A journey with no return... - 86%

cinedracusio, May 22nd, 2006

Man, is this thing ugly.
In my opinion, this, along with Mutiilation's first two full-lengths, keeps the Black Legions' torch raised in the air with infinite pride. No, I am not kissing ass. This is one of the greatest and most overlooked releases that ever sinked into the black metal underground.

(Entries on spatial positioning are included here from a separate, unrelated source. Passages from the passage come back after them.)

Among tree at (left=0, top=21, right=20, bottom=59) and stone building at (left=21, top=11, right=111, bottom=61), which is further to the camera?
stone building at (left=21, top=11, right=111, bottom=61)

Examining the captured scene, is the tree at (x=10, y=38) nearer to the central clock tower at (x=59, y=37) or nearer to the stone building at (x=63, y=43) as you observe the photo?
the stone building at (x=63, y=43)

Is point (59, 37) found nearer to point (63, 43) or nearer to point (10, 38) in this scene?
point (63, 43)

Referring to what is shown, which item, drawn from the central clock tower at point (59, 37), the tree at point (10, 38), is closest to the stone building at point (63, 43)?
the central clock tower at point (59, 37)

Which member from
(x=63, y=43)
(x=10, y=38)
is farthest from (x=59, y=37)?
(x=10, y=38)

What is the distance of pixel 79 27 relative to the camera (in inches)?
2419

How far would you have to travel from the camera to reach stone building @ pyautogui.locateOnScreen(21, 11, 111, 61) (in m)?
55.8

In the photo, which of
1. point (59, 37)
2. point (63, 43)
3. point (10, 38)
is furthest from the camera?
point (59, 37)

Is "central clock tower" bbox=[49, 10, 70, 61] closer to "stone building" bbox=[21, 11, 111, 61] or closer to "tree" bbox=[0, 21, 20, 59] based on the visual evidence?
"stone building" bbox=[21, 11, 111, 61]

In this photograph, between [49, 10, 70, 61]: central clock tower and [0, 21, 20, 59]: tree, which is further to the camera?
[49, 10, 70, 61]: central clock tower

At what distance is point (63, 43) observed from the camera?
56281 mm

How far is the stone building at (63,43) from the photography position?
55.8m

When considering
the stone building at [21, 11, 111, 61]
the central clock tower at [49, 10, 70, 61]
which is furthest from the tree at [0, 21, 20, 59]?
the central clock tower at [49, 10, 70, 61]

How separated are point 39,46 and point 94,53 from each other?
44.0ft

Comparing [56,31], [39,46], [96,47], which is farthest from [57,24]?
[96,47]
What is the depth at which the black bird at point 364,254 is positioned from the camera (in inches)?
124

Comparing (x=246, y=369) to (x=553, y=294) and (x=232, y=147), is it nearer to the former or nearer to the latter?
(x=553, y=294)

The beginning is simply top-notch. Nortt? Wormphlegm? What are you talking about? This is the purest introduction to the other world. For 3 minutes, a very ugly, wailing riff is played and accompanied by summary feedback from a more high-pitched guitar. This riff is essential, it sounds disgusted and fed up with life (no exaggeration here). Well, after this we have a re-mastered version, I guess, of their track The Dark Promise found on both 1993 and 1994 recordings. Anyway, if you want to check it out, take the review from the demo. After this we are being treated with a brief blasting mayhem (like all the tracks here), with a very simple, but dissonant and disturbing riff. The vocals are fucking hateful. I guess that both Vordb and Aakon screamed on this album, and the result is incredible, just like two lost souls, outshining many of their warbrothers. The song contains a little mid-paced section, with a melody which would have sounded almost rocky but its notes are pervertedly stretched. Then the blasting again and everything stops.
However, this second proper track is no match to the others. For example, the third original track, sounding almost thrashy, and also containing a heavily distorted and dissonant riff, and a chaotic and fast solo.

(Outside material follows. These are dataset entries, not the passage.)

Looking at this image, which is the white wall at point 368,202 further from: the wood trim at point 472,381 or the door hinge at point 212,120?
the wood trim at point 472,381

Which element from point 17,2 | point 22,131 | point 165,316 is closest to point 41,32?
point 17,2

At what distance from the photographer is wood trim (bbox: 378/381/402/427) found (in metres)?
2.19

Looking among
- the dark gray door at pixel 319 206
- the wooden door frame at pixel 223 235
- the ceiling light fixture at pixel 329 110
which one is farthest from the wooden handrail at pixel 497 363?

Another example, the sixth track, where we face a creepy introductive doom melody. But the melody is quickly followed by a technical drum style that would make even a tech death band cry. Vordb takes a fast rhythm, then turns it to hyperspeed, then comes back to a death metal styled double bass and dives again into a ridiculously fast rhythm. The middle breakdown (sandwiched between two solos!) is also worthy, with a vengeful riff in it.
Other really good tracks (and my favourites) are represented by the ninth track, and the longest one, which succeeds in sounding very desolate, without getting too monotonous and ends in a distant sounding acoustic passage, and the last one, with a structure similar to the introduction, meaning a four-note rawer sounding riff accompanied by a sorrowful and almost tender guitar line, with the keyboards topping. The demo also contained a re-mastered version of Twilight Of The Black Holocaust, but nothing better than you could expect on the original track. To some of the listeners track 5 might also sound pretty pointless (I was close to this conclusion), just one and a half minute of blasting (but otherwise some fine riff work!)

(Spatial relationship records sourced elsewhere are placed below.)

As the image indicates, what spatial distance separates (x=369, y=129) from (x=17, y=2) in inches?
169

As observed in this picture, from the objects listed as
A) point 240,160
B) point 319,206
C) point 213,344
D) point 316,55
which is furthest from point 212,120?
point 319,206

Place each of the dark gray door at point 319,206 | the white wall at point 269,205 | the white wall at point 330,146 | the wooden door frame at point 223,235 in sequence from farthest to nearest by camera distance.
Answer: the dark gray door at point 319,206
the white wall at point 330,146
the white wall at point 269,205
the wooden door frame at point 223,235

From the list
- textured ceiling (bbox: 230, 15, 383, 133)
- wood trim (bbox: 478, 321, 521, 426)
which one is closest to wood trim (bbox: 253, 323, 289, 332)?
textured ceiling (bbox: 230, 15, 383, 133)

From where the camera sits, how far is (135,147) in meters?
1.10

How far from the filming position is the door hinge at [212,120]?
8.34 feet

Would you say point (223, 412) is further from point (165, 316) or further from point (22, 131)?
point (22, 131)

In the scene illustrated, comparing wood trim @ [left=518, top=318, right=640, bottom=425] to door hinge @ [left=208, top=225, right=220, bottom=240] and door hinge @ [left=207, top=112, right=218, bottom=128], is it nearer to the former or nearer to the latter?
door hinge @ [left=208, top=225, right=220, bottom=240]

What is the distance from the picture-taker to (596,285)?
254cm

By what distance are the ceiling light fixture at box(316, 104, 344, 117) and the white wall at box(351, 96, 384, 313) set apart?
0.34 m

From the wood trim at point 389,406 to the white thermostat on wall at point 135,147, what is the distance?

The singular and giant flaw that made this album an acquired taste is the production, which can be intolerable even for black metal standards. The guitars are buried, and so are the drums, so you cannot decipher the gems this thing holds unless you are a bat or something like that (I wonder if somebody would like to be my Catwoman, hehe, what a shitty joke). Hellhammer said once that the sole purpose of bad production is hiding the lack of talent, but he was wrong here. That buzzing and humming production needed to be purged in some degree of all the static, but the guys didn't give a shit on our opinions, so... Anyway, the vocals are my favourite in the black metal genre, very venomous and high-pitched. And since I heard the hype about the LLN gettin' doped to make their music, I could make some connections between their altered states and the riffs deformed beyond any human or inhuman recognition.
As a conclusion: get schooled, dudes. I mean get this shit now!